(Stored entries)
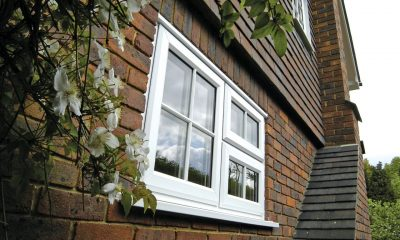 How Double Glazing Northwood Is Beneficial For HomeOwners?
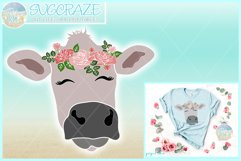 Cow Face With Roses Svg Dxf Eps Png Pdf Files Product Image 1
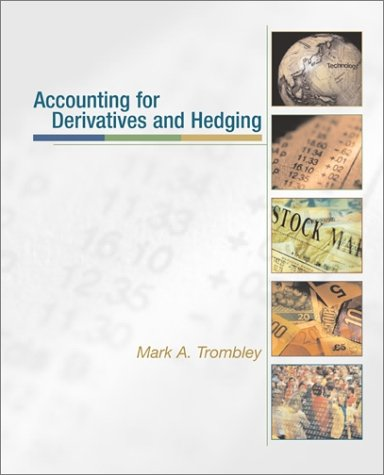 Accounting for Derivatives and Hedging   2003 edition cover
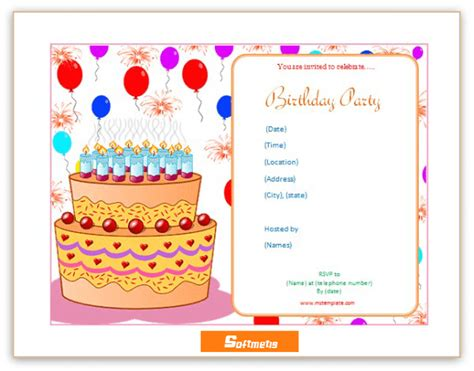 birthday invitation template soft templates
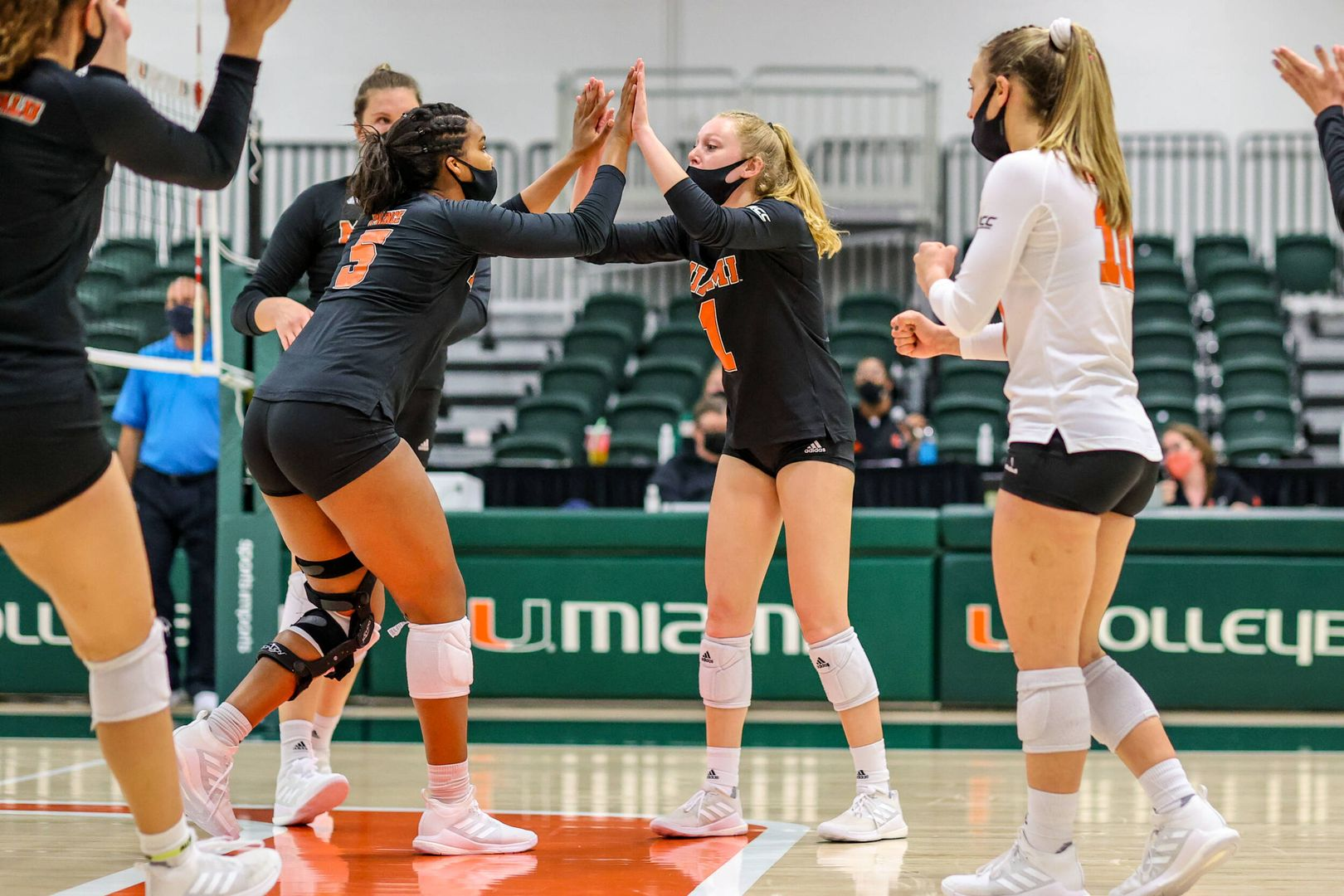 Canes Down the Hokies 3-1 in Final Road Match
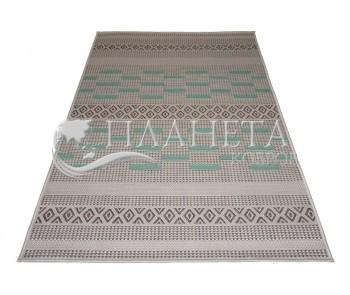 Безворсовый ковер Flat 4815-23522 - высокое качество по лучшей цене в Украине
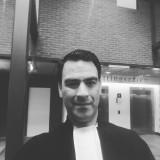 Bas A.S. Van Leeuwen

- _YOUR OBJECTIVE_
The answer must consist of the line containing "Canes Down the" and every line after it through the end of the records, retyped exactly, with all pictures left out.

- _SOLUTION TO THE PROBLEM_
 Canes Down the Hokies 3-1 in Final Road Match
 Безворсовый ковер Flat 4815-23522 - высокое качество по лучшей цене в Украине
 Bas A.S. Van Leeuwen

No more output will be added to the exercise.